No doubt a certain part of this failure of the state governments is irremediable as long as existing standards of public and private morality prevail; but most assuredly a certain part is the direct result of unwise organization. American state governments have been corrupt and inefficient largely because they have been organized for the benefit of corrupt and inefficient men; and as long as they continue to be organized on such a basis, no permanent or substantial improvement can be expected. Moreover, any reorganization in order to be effective must not deal merely with details and expedients. It must be as radical as are the existing disorganization and abuses.

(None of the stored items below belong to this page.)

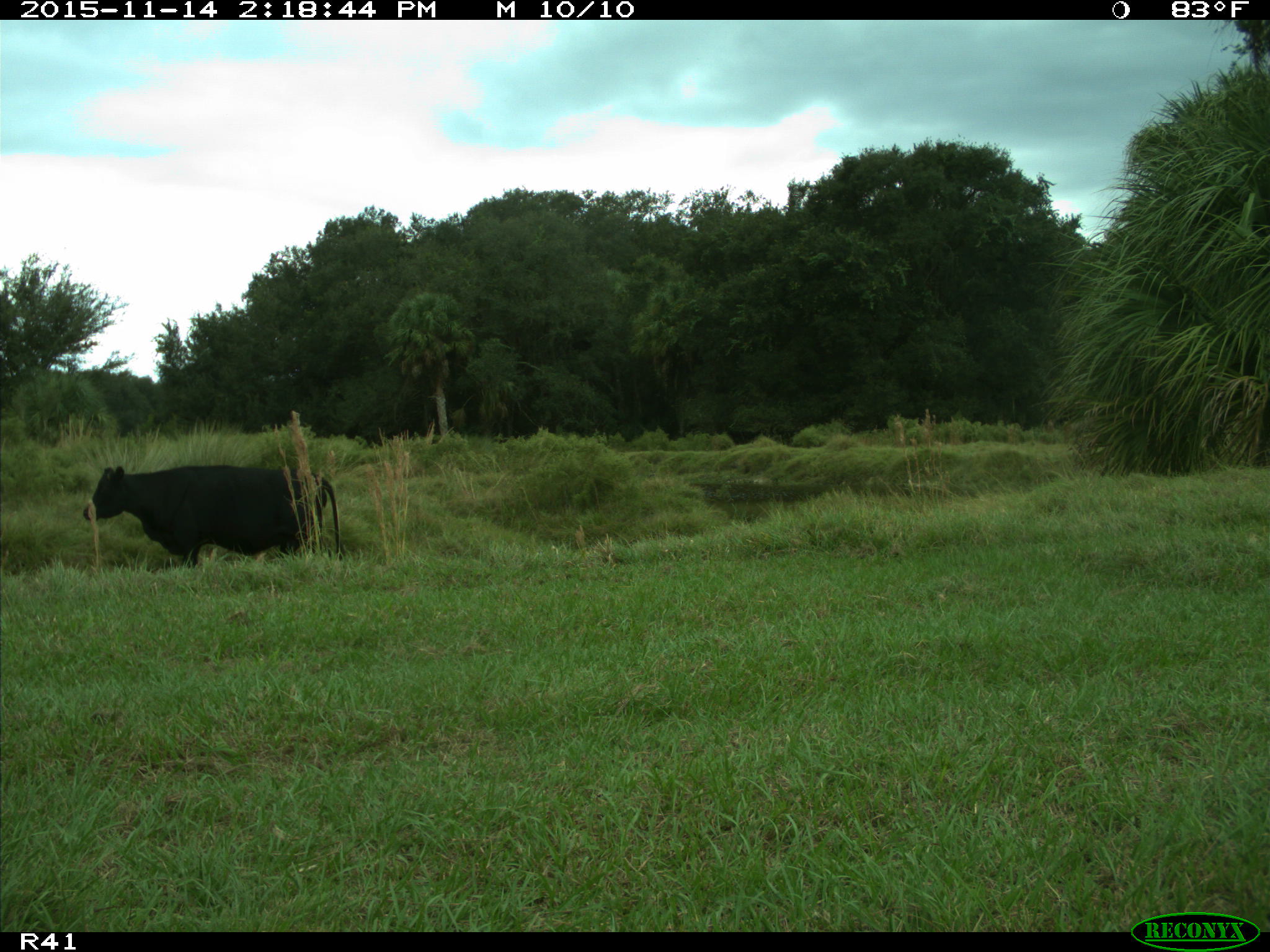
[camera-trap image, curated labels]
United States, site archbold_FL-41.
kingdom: Animalia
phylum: Chordata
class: Mammalia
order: Artiodactyla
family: Bovidae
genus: Bos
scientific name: Bos taurus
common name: domestic cow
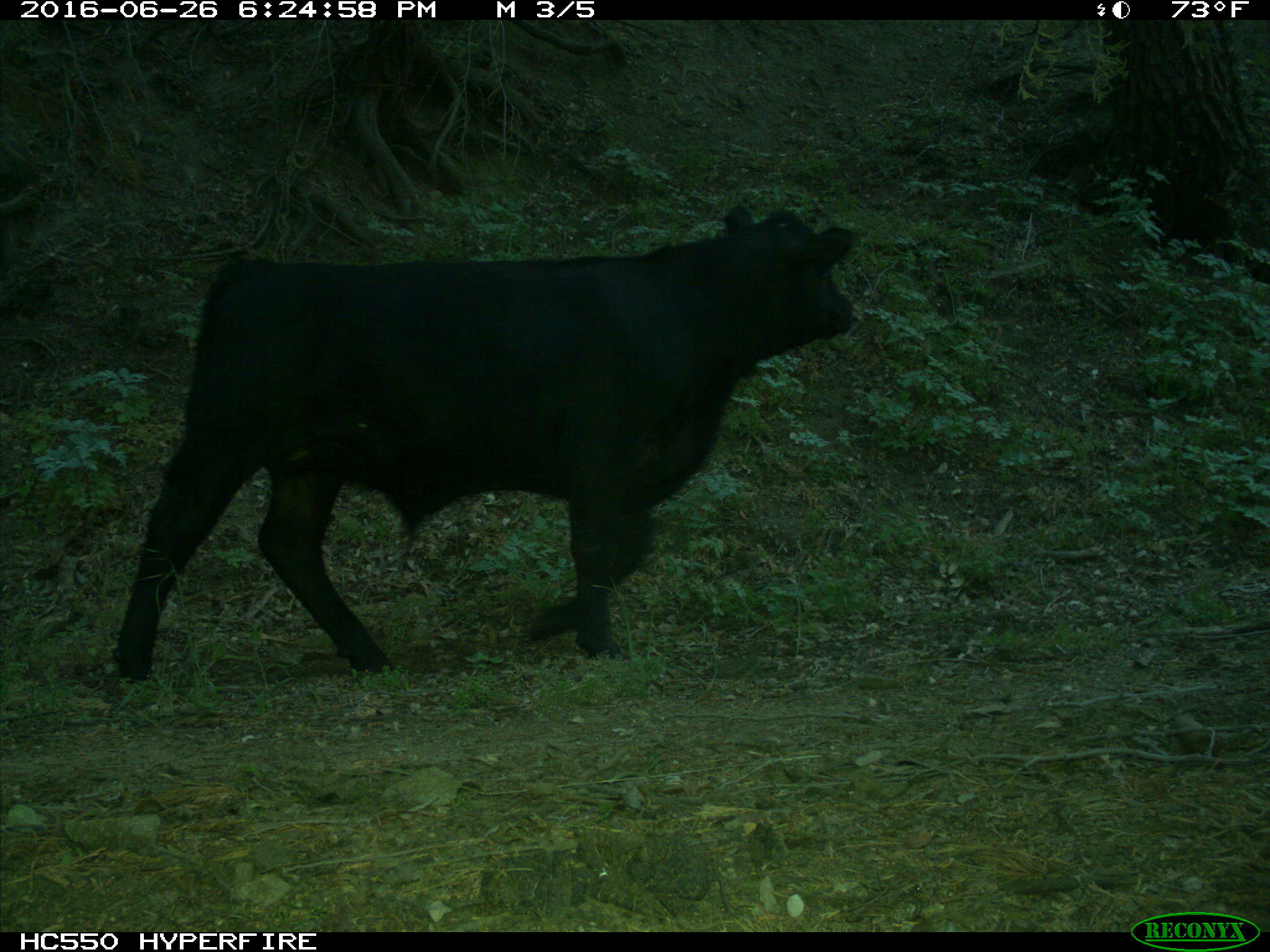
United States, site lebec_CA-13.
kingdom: Animalia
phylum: Chordata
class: Mammalia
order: Artiodactyla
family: Bovidae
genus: Bos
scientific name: Bos taurus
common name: domestic cow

It must be founded on a different relation between the executive and legislative branches and a wholly different conception of the function of a state legislative body.
The demand for some such reorganization has already become popular, particularly in the West. A generation or more ago the makers of new state constitutions, being confronted by palpable proofs of the inefficiency and corruption of the state governments, sought to provide a remedy chiefly by limiting the power of the legislature. All sorts of important details, which would have formerly been left to legislative action, were incorporated in the fundamental law; and in the same spirit severe restrictions were imposed on legislative procedure, designed to prevent the most flagrant existing abuses. These prudential measures have not served to improve the legislative output, and the reformers are now crying for more drastic remedies. In the West the tendency is to transfer legislative authority from a representative body directly to the people. A movement in favor of the initiative and the referendum is gaining so much headway, that in all probability it will spread throughout the country much as the Australian ballot did over a decade ago. But the adoption of the initiative and the referendum substitutes a new principle for the one which has hitherto underlain American local institutions. Representative government is either abandoned thereby or very much restricted; and direct government, so far as possible, is substituted for it. Such a fundamental principle and tradition as that of representation should not be thrown away, unless the change can be justified by a specific, comprehensive, and conclusive analysis of the causes of the failure of the state governments.